When we additionally add the Friend dummy in Column (2), the significant coefficient of this dummy suggests that compared to the Baseline Treatment, knowing that Ai and Ak are friends significantly increases B’s transfer by 2.557 RMB. However, knowing they are not friends does not generate a different result from the Baseline Treatment, as indicated by the insignificant coefficient of the “Friend Treatment” dummy. Combine the results with Figure 8, it implies that the observed significant impact of social relations in the Connection Treatment is mainly driven by that recipients are inclined to be nicer to a friend of a kind donor. However, recipients do not discriminate against a “stranger” of a donor. Actually, as Figure 7 demonstrates, we find that the Friend Treatment almost doubles B's indirect reciprocity ratio compared to the Baseline. Therefore, there is no evidence that introducing social networks in a “society” benefits the connected persons, on the expense of the welfare of the strangers. Similarly, in Column (3) and Column (4) we also do not observe significant differences of the Message Treatment from the Baseline Treatment, either in terms of the average transfer level or whether there was a message sent. This is consistent with Result 3.

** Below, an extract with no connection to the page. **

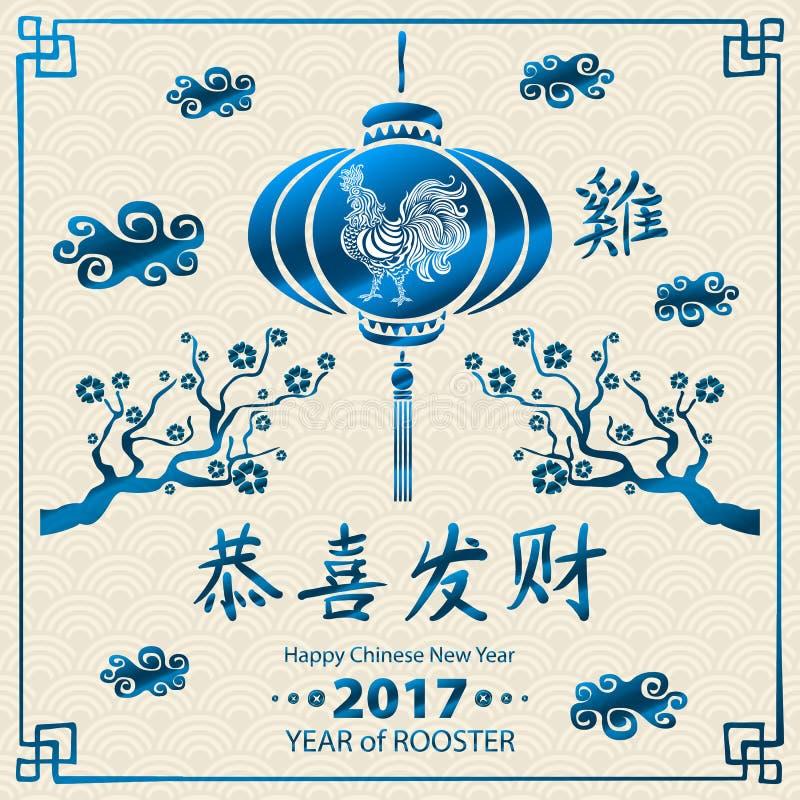 Calligraphie 2017 année chinoise heureuse d'or nouvelle du coq ressort de concept de vecteur Configuration de fond illustration stock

5. Discussions Our econometric analysis demonstrates the significant impact of social connections. The magnitude of the indirect impact of connections on recipients’ reciprocal behavior crucially depends on donors’ transfer in the first place. Higher Ai’s initial transfer leads to stronger spillover effects of connections. However, the effect of message is not significant and does not vary with Ai’s transfer. We also have the robust finding that Ai’s transfer significantly increases Bi’s transfer in all treatments. These results provide some evidence to understand the motivations of indirect reciprocal behavior. The fact that Ai’s transfer is strongly correlated with Bi’s repayment under all treatments makes it clear that the recipient’s reciprocal acts can be extended to an anonymous third party who didn’t help him before. Therefore, the selfishness hypothesis is rejected. On the other hand, outcome-based social preferences can explain this monotonic transfer-repayment relationship pretty well, because higher Xi makes the payoff distribution more unequal. However, this theory cannot explain the significant impact of friendship status between Ai and Ak, because this has no impacts on the player’s outcome distribution.15 Besides, this theory also makes the prediction that messages have marginal positive effects on repayment, which is not supported in our results. Therefore, the outcome-based social preferences hypothesis is not fully supported.

15

Noteworthy, Cox et al (2007) developed a tractable model which incorporates the emotional state. In their model, when treated nicely by another, the agent’s emotional state becomes positive and he gains utility from the other’s payoffs, and vice versa. This could explain the positive correlation between transfers and repayments, but could not shed lights on the role of social connections. As a complementary, our findings might suggest that the target of the influences of the emotional state is based on certain social networks. Beneficiaries of closer social distance to the donor are more likely to be affected by the emotion state of the recipient.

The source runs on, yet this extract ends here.